July 22, 2016
More U.S. Schools Accused of Denying Education to Immigrants
Maryclaire Dale READ TIME: 2 MIN.
Civil rights lawyers have sued a third U.S. school district over what they call a practice of denying older refugee and immigrant students a meaningful education by steering them to alternative high schools.
The plaintiffs in a federal lawsuit filed Tuesday in Pennsylvania are refugees ages 17 to 21 who came to the U.S. from Myanmar, Sudan and other war-torn countries.
The American Civil Liberties Union said the Lancaster School District has steered at least 30 students over three years to a disciplinary high school, denying them the classes and services offered at the traditional high school.

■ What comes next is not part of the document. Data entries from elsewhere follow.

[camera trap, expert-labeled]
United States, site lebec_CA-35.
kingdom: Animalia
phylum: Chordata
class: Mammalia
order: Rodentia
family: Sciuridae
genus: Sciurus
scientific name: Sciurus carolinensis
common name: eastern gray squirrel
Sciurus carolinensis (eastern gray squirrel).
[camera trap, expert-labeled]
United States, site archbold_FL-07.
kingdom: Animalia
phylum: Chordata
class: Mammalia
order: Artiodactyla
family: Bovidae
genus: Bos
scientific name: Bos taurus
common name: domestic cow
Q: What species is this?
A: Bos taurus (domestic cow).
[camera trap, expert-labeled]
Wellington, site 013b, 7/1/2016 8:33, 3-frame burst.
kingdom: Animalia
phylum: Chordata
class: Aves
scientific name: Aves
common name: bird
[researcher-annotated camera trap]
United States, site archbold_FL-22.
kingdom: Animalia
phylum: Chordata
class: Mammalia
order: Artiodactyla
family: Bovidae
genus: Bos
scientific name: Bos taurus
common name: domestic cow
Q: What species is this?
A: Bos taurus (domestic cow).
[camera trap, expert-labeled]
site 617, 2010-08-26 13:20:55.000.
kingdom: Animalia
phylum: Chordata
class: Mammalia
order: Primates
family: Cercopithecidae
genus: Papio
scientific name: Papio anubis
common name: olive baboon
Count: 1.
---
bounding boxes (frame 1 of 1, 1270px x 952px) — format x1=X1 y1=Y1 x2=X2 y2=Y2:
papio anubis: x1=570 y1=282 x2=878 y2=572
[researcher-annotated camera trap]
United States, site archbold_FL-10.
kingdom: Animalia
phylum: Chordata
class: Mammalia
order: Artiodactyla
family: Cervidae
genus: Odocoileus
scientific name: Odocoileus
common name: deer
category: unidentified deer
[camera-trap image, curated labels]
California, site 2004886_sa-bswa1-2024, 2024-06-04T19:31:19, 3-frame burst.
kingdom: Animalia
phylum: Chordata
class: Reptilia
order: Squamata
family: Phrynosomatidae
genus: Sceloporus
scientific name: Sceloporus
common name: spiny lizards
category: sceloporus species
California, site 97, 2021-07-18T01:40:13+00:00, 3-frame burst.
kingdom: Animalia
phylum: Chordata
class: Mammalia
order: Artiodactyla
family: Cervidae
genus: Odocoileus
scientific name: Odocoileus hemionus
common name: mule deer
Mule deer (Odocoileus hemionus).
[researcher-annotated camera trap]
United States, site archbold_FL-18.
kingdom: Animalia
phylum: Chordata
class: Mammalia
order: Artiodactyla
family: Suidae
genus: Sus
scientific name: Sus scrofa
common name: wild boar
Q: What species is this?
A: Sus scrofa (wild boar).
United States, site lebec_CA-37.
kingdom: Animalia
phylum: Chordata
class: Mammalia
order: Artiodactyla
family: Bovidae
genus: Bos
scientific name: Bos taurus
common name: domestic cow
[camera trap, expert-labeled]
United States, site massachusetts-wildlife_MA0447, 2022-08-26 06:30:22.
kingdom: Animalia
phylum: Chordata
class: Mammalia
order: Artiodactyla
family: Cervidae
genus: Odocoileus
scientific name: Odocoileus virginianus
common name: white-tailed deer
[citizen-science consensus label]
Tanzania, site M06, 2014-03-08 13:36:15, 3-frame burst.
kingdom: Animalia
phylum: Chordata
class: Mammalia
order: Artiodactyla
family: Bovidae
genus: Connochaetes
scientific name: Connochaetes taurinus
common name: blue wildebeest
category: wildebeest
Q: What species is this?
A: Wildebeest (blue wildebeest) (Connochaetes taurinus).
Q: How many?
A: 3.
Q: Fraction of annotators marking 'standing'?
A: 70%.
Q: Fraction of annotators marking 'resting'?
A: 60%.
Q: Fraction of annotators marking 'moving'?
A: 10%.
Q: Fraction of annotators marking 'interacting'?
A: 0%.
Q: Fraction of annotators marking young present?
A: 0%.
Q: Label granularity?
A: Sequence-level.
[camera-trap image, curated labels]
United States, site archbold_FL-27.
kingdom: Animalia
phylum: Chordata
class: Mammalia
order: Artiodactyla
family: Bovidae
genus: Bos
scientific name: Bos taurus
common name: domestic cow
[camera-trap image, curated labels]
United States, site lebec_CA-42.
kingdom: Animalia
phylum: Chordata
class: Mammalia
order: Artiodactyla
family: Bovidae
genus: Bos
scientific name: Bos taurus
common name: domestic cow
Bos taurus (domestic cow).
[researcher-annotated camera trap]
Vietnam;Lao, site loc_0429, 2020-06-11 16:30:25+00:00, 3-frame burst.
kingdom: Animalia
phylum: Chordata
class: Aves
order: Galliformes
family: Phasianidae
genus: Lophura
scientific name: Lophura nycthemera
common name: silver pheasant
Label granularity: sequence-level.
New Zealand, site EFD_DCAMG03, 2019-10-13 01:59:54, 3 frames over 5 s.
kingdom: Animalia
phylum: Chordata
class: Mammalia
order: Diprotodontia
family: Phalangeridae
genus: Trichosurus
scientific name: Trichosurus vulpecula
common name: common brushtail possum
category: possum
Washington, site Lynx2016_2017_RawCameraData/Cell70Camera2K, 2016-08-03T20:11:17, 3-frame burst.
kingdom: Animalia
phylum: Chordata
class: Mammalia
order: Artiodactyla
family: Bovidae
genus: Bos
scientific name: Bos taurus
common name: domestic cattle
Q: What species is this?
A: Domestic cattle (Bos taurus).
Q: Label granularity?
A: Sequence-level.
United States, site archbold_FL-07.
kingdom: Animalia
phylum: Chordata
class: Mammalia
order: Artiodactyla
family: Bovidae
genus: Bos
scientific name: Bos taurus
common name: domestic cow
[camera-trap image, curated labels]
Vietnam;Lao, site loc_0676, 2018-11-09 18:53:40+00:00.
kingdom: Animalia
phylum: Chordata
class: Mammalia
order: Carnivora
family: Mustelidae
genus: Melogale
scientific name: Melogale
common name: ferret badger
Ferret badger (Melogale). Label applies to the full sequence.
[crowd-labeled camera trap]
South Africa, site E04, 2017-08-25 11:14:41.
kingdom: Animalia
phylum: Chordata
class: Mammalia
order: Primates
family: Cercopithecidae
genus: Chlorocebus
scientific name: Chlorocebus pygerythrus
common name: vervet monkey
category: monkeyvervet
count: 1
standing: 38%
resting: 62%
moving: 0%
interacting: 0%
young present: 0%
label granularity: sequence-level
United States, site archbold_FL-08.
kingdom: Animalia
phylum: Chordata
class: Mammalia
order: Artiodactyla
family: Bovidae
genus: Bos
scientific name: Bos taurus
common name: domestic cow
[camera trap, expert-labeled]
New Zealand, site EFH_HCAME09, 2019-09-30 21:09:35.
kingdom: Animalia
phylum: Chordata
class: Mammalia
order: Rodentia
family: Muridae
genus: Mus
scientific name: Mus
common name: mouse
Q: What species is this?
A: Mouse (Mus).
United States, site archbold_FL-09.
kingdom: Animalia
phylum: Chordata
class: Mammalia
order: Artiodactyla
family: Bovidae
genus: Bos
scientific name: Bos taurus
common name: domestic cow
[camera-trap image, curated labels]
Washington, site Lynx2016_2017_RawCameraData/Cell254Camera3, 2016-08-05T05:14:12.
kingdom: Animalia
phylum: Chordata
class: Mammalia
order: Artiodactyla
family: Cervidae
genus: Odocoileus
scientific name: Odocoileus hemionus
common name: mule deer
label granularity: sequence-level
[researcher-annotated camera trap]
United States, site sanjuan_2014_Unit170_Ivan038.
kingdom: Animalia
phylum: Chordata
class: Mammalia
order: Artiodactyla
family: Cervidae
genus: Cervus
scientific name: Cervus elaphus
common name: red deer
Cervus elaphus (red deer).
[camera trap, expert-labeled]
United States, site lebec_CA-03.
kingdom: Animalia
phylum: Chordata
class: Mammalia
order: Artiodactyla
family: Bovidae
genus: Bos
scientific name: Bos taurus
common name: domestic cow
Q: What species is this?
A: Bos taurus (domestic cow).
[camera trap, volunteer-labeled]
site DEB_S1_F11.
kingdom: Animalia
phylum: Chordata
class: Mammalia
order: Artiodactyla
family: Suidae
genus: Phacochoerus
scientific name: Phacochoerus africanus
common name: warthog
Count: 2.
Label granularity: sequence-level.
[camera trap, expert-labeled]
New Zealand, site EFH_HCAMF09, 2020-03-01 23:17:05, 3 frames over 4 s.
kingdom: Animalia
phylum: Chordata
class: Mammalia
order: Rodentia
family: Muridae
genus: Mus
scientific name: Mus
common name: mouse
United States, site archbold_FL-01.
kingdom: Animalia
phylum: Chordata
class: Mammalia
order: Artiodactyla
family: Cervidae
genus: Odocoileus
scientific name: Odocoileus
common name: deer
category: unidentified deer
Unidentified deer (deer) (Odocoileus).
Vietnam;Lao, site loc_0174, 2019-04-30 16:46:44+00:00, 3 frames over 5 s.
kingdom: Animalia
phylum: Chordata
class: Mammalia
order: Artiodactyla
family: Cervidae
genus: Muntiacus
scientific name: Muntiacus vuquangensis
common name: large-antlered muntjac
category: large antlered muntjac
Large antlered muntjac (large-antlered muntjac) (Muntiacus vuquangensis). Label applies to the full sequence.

Some of the students had been in refugee camps for years, said Witold "Vic" Walczak, legal director of the ACLU of Pennsylvania, which filed the suit along with the Education Law Center and others.
"Preventing them from learning English and going to school and mingling with American students is preventing them from being able to successfully integrate into our society," he said.
Civil rights groups have filed at least two similar lawsuits around the country. An ACLU lawsuit in Utica, New York, was settled with an agreement that the plaintiffs could attend the traditional high school, Walczak said. The Southern Poverty Law Center has a suit pending in Collier County, Florida.
Many states, including Pennsylvania, allow students to pursue a high school diploma through the school year in which they turn 21.
Lancaster has seen an influx of refugees and other immigrants, partly through the help of resettlement programs. About 17 percent of the district's 11,300 students are English language learners while 4.5 percent are refugees, according to the district website.
School officials said the lawsuit had no merit.
"The district will continue to be on the cutting edge in developing programs that are unique, such as establishing our Refugee Welcoming Center, after-school programs and special summer programs for refugee students," the district said in a statement.
The lawsuit said the alternative school, run by a contractor, has fewer transition services, a poor teacher-student ratio, and no advanced placement classes.
The Human Rights Institute at Georgetown University's law school examined the issue of immigrant education for a report published in April. Researchers found that school districts sometimes discourage older teens from starting high school if they won't finish by age 21.
"Because they usually have little formal education, due to their circumstances in their home countries, when they tried to enroll in normal education systems here, they were really discouraged or flat-out barred due to their age," researcher Raimy Reyes said. "Many children just face flat-out age discrimination."